People who prefer surgery for lumbar spinal stenosis should know that laminectomy is the most common surgery for lumbar spinal stenosis. It has the highest success rate that is 70-90%. In most cases, just because of decompressive laminectomy patients return to their previous actual active condition and are able to do more with a pain-free lifestyle.
But still, if a patient is reasonably well to perform his or her duties then they shouldn't go for such surgery unless it is their last option. Also, take note that an interlaminar implant is a non-fusion U-shaped device which is placed between two bones in the lower back that helps to maintain the motion of your spine. It also keeps the spine stable after lumbar decompressive surgery.
Laminoplasty is an orthopedic or neurosurgical surgical procedure for treating spinal stenosis by relieving pressure that is being felt on a person's spinal cord. This procedure involves cutting the lamina (on both sides of the affected vertebrae) and then moving on to swinging the freed flap of bone open thus relieving the pressure on the spinal cord.
The success rate of laminoplasty is generally favorable. The best prediction of a patient’s post-operative outcome is their pre-operative baseline function level. Some patients may experience some improvements in functions after surgery. However, the goal of this surgery is to prevent the worsening of neurologic functions or paralysis. It isn't for improving function.
It may have some risks as well such as pain, numbness due to nerve manipulation, weakness, paralysis due to spinal root damage, infections.
Spinal Cord Stimulation (Minimally Invasive)
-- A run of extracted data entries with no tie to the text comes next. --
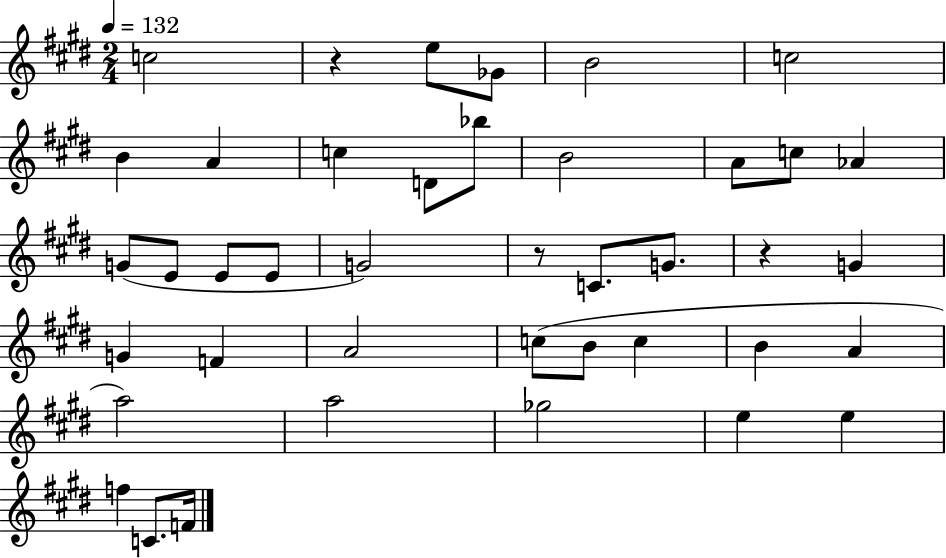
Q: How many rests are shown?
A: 3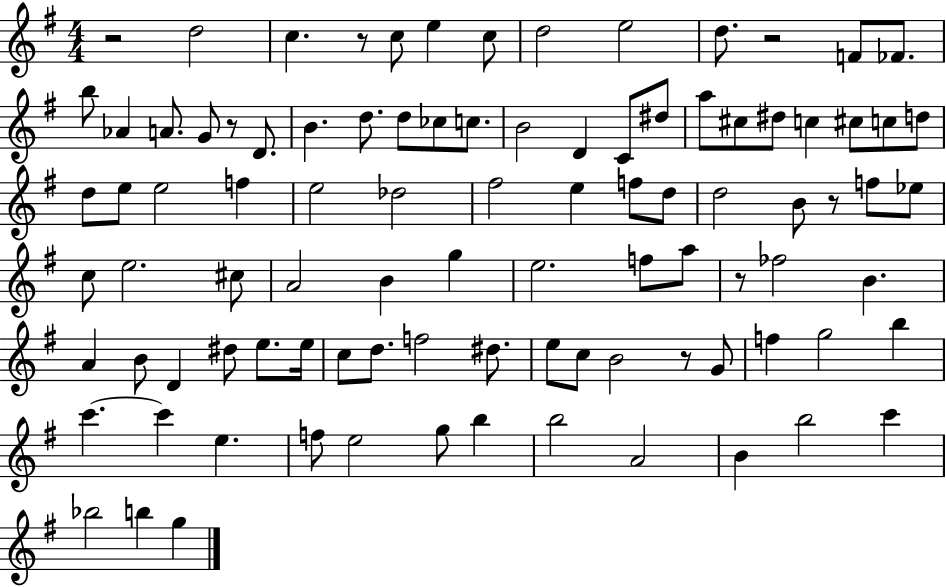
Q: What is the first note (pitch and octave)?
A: D5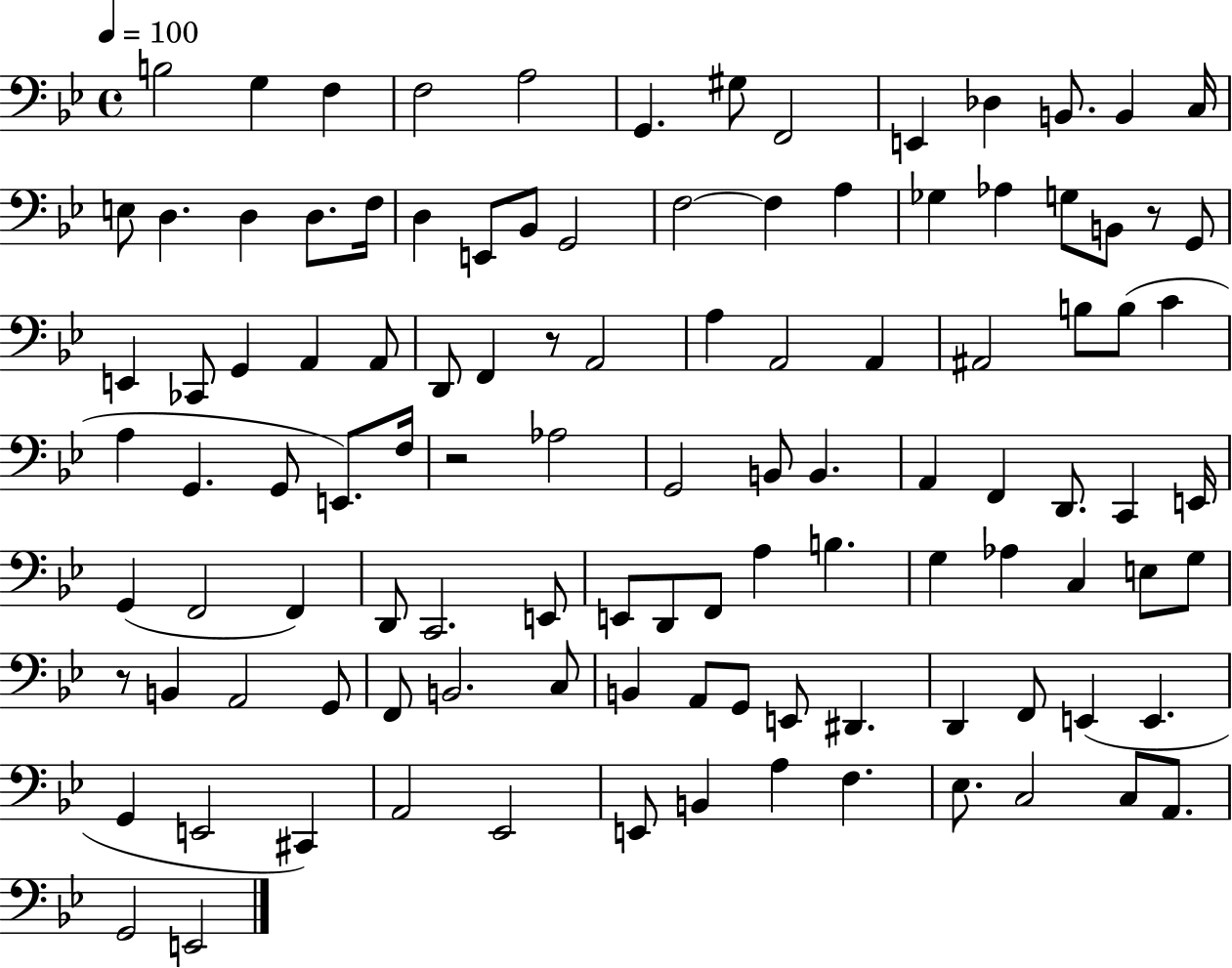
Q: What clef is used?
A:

A spinal cord stimulator (SCS) is a small implanted device that sends electrical pulses to the brain to mask pain signal from reaching the brain, and has been used for almost 30 years to help patients reduce chronic pain and opioid usage. Spinal cord stimulation is commonly referred to as nerve stimulation and has recently received more support in the medical community to help avoid over-prescription of opioids for pain management. Spinal cord nerve stimulation is a reversible procedure – recent technologies are far more advanced in personalizing the therapy and controlling pain over extended periods of time. Where many other solutions provide short to mid-term relief, nerve stimulation is a longer term pain relief solution for patients.